(Entries taken from a collection)
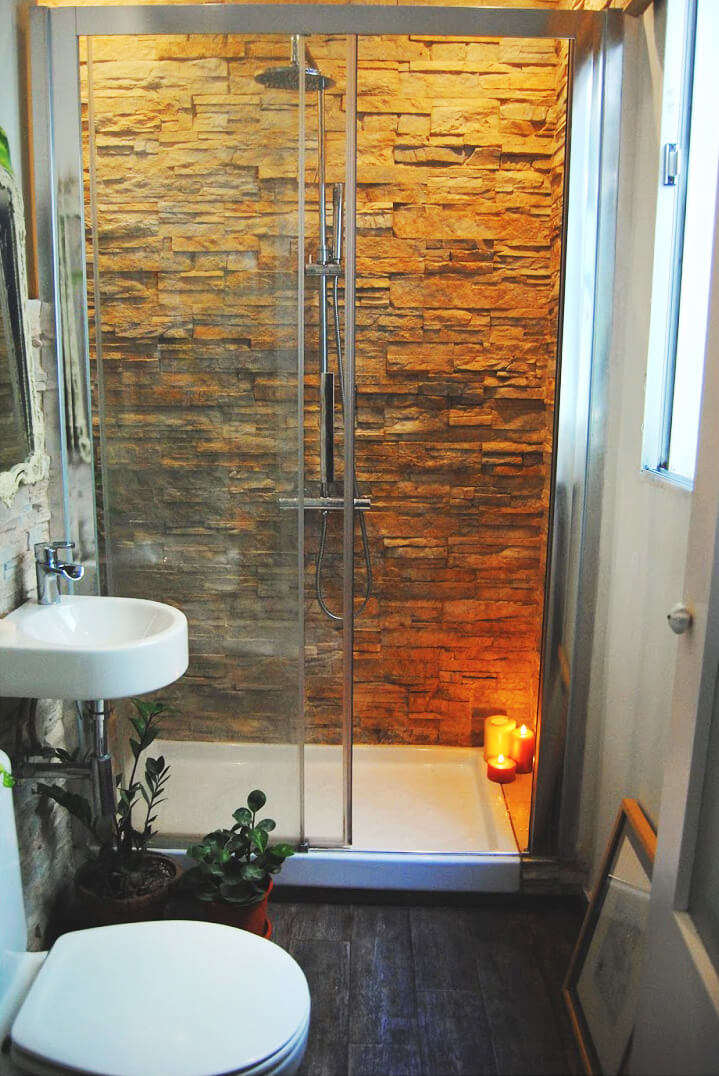 32 Best Small Bathroom Design Ideas and Decorations for 2020 on Small Restroom Ideas  id=97636
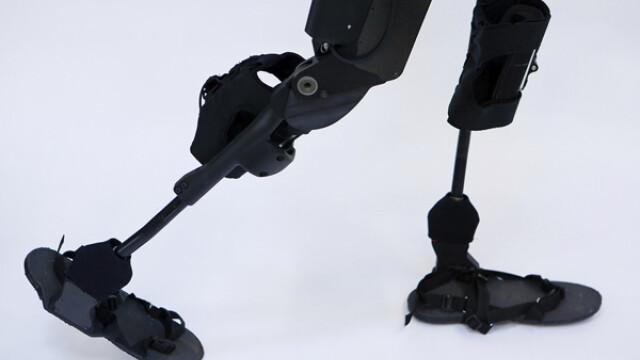 eLEGS, Exoscheletul bionic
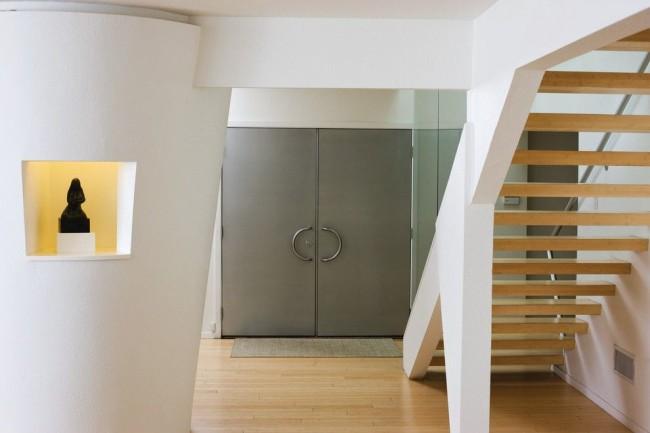 La porte d'entrée en acier doit garantir une protection contre les intrusions extérieures indésirables.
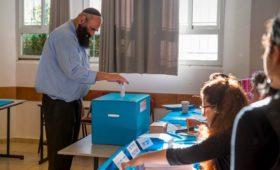 Экзитполы показали лидерство конкурирующего с Нетаньяху блока на выборах
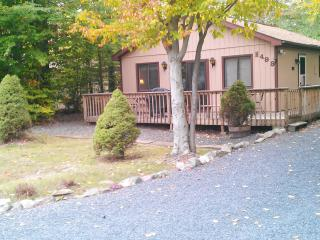 2 bdr./Mt.. Pocono area, with 7 person hot tub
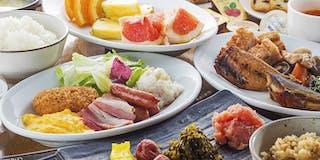 和・洋の食材を揃えた朝食バイキングイメージ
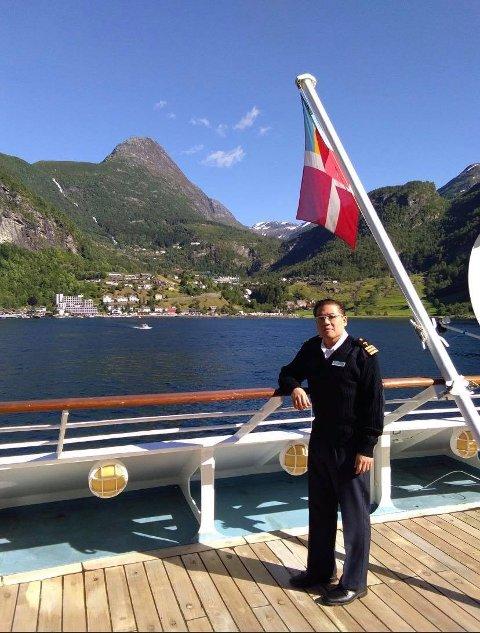 SKIPSLEGEN FRA MANILA: Arnold P. Hicarte var skipslege om bord på Hurtigrutens MS Roald Amundsen.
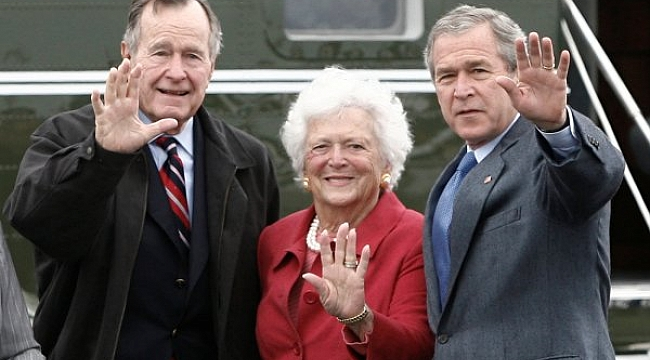 George Bush'un eşi Barbara Bush öldü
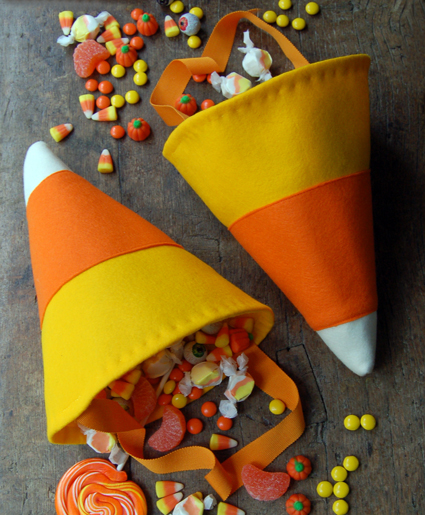 DIY-Candy-Corn-Treat-Bags-for-Halloween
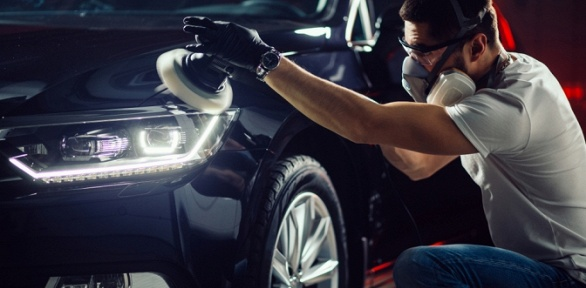 Химчистка автомобиля или полировка кузова отдетейлинг-центра Phantom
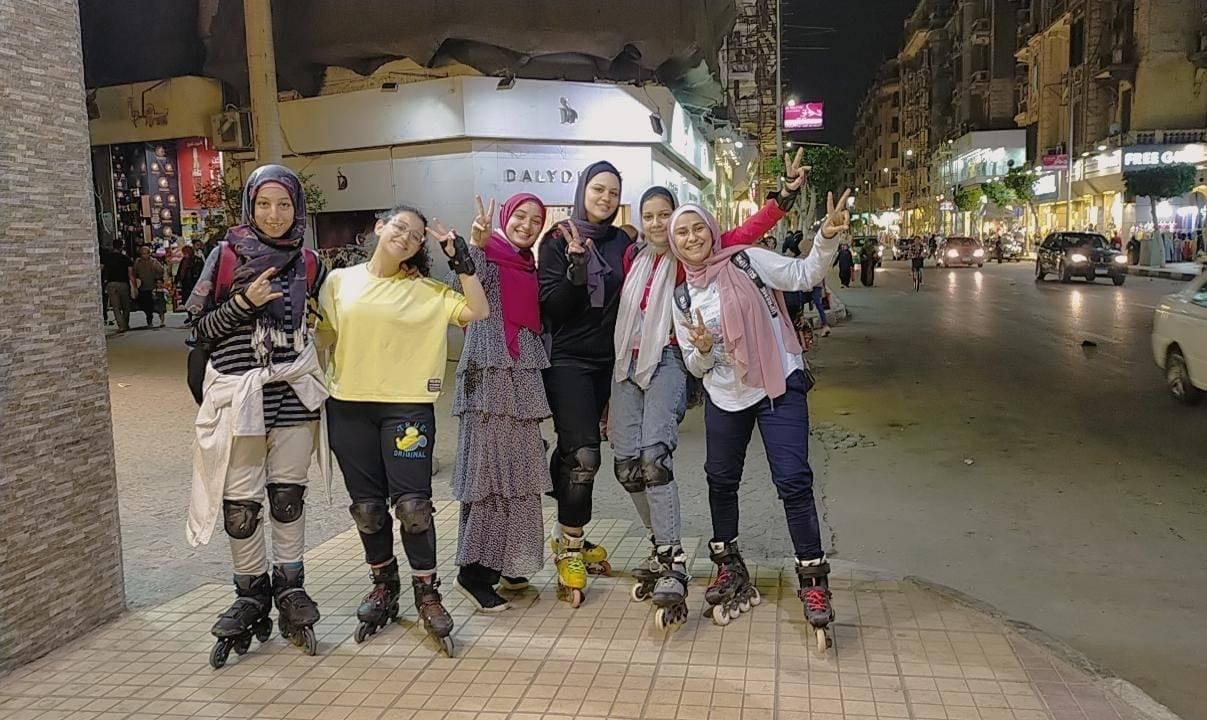 فتيات يمارسن الاسكيتنغ في شوارع مصر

◆ Brief:
Give back the records word for word, without their pictures.

◆ Response:
 32 Best Small Bathroom Design Ideas and Decorations for 2020 on Small Restroom Ideas  id=97636
 eLEGS, Exoscheletul bionic
 La porte d'entrée en acier doit garantir une protection contre les intrusions extérieures indésirables.
 Экзитполы показали лидерство конкурирующего с Нетаньяху блока на выборах
 2 bdr./Mt.. Pocono area, with 7 person hot tub
 和・洋の食材を揃えた朝食バイキングイメージ
 SKIPSLEGEN FRA MANILA: Arnold P. Hicarte var skipslege om bord på Hurtigrutens MS Roald Amundsen.
 George Bush'un eşi Barbara Bush öldü
 DIY-Candy-Corn-Treat-Bags-for-Halloween
 Химчистка автомобиля или полировка кузова отдетейлинг-центра Phantom
 فتيات يمارسن الاسكيتنغ في شوارع مصر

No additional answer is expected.